Scientific classification
- Kingdom: Animalia
- Phylum: Chordata
- Class: Mammalia
- Infraclass: Marsupialia
- Order: Diprotodontia
- Family: Macropodidae
- Genus: Petrogale
- Species: P. persephone
- Binomial name: Petrogale persephone Maynes, 1982

= Proserpine rock-wallaby =

- Genus: Petrogale
- Species: persephone
- Authority: Maynes, 1982
- Conservation status: EN

Species of marsupial

The Proserpine rock-wallaby (Petrogale persephone) is a species of rock-wallaby restricted to a small area in Conway National Park, Dryander National Park, Gloucester Island National Park, and around the town of Airlie Beach, all in the Whitsunday Region of Queensland, Australia.

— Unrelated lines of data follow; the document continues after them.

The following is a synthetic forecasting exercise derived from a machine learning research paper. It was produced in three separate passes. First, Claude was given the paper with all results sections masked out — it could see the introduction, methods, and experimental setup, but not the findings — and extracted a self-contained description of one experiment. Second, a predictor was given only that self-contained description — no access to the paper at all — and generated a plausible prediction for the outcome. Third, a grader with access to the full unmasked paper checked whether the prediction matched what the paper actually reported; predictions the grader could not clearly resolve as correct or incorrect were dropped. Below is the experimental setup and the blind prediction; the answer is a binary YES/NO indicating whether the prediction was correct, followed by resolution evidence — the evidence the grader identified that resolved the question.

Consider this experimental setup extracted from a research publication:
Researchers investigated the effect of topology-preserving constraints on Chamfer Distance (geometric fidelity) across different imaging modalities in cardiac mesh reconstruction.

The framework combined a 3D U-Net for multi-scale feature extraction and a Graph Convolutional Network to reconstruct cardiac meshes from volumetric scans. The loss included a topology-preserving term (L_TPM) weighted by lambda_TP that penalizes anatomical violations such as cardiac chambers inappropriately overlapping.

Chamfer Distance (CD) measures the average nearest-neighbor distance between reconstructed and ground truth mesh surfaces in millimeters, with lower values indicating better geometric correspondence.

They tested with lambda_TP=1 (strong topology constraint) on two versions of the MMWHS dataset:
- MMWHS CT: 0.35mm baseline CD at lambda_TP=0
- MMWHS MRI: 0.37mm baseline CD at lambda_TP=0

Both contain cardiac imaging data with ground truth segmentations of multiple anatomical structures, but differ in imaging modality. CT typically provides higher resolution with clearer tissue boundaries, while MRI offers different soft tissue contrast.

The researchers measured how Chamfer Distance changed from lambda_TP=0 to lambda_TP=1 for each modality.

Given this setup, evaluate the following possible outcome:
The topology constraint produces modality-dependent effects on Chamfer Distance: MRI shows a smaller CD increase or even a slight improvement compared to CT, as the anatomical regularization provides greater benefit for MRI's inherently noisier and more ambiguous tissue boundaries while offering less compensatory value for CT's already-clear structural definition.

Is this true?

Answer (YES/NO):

The name is the Greek myth of Persephone (Proserpina in Latin), as well as from the location they were discovered. With its mythological background, the name symbolizes the fortuitous finding of the species at the beginning of spring and the restoration of knowledge of the species to mankind. In 1992 the species was listed as Endangered under the Endangered Species Protection Act, and in 1999, the Proserpine rock-wallaby was once again listed as 'Endangered' under the Commonwealth Environmental Protection and Biodiversity Conservation Act (EPBC), which became effective on June 16th, 2000. It was most recently assessed by the IUCN in 2015 with it listing as endangered under criteria B1ab(iii,v).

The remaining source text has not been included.